Denke das war es für erste. 
Wünsche ein schönes Wochenende


----------



## Bienenvogel (2 Februar 2018)

@ Dr.MirakulixX und Alle
Moin,
Die Überlegung mit dem TDE war halt, dafür auf alle anderen Schalter und Poti zu verzichten und die Bedienung komplett über das Display zu machen. Die Pumpe wird zu 99% der Zeit im Automatik Modus vor sich hin laufen ohne daß jemand drauf rumdrückt. Handbetrieb wird nur selten gebraucht (zum Entleeren vom letzten Rest), könnte mir gut vorstellen das auch über das Display zu machen, auch wenn es etwas umkomfortabler ist. Die ganzen Schalter und Poti kosten ja auch und machen vor allem Aufwand beim Verdrahten, wovor ich am meisten Angst habe, weil ich eigentlich (zumindest noch) überhaupt keine Ahnung hab. Da kommt so ein Display doch wahrscheinlich billiger.
Warum empfiehlst du eine 24V Logo, ich hätte jetzt gedacht ich brauch was in 230V ?
Die ganze Sache zu Planen wäre sicher richtig und notwendig. Ich weiß nur noch nicht wie ich das angehe, im Moment kann ich einen E-Plan eigentlich noch nicht mal lesen, geschweige denn einen erstellen. Da habe ich wohl noch ein bisschen Arbeit.
Wünsche Euch auch ein schönes Wochenende


----------



## Sinix (2 Februar 2018)

Hi Bienenvogel,

vielleicht wäre auch ein Umrichter SEW Movitrac LTE etwas für dich, den gibts mit 230VAC Eingangsspannung, der Motor kann über digitale Eingänge, z.B. aus der LOGO!,  in der Richtung geändert werden und am integrierten Poti könntest du die Drehzahl einstellen. 

MfG Sinix


----------



## Dr.MirakulixX (2 Februar 2018)

Also zunächst mal 24Volt weil sicherer.

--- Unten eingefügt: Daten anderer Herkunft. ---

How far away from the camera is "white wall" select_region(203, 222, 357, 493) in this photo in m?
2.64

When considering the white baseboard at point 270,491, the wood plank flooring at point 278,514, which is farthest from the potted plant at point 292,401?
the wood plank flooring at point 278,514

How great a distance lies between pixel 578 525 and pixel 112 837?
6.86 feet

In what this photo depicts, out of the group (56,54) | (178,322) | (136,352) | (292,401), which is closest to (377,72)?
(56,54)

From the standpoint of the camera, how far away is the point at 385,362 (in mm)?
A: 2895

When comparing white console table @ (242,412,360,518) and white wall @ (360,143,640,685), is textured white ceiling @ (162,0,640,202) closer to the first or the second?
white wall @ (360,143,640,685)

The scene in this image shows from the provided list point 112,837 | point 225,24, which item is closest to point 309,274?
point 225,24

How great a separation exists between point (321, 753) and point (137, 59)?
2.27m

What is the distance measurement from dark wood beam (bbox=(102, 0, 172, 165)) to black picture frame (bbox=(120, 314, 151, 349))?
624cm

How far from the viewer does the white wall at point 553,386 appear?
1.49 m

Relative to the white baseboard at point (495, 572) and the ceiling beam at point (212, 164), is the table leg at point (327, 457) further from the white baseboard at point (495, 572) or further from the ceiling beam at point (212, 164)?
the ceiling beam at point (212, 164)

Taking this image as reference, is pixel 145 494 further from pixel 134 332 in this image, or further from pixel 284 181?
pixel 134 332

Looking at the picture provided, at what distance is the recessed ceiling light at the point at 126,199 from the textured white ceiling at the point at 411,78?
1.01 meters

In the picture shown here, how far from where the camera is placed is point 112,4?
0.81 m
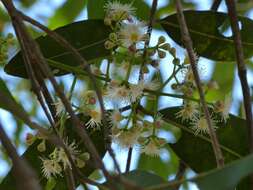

Du brauchst natürlich 230V im Eingang aber Bspw das TDE braucht ja auch 24 Volt.
Wenn sich in den letzen Monaten nicht so viel geändert hat ist das TDE wie gesagt kein Touch wie du es wahrscheinlich denkst sondern eher eine erweitere Anzeige
Heißt aber für dich auch das du zum Steuern, also Ein/Aus nicht einfach mal aufs Display drückst sondern in eine Art Menü gehst und dort dann über die Pfeiltasten einen Parameter suchst.. den dann auswählst, auf ändern gehst,den neuen Wert einstellst.. 
Also ich Persönlcih würde da Schalter/TAster vorziehen, aber das ist ganz alleine meine Meinung


----------



## Bienenvogel (2 Februar 2018)

Hatte noch nen Geistesblitz :idea:, mir fiel ein , daß ich ja genau das was ich brauche schon als Vorbild bei mir liegen habe. Die Steuerung meiner Honigschleuder! 
Auch 1,5 KW nahezu der selbe Motor.


War immer ne Plombe dran, hab mich noch nie getraut da rein zu gucken ,jetzt hab Ichs doch gemacht! Warum bin ich da bloß nicht schon vorher drauf gekommen.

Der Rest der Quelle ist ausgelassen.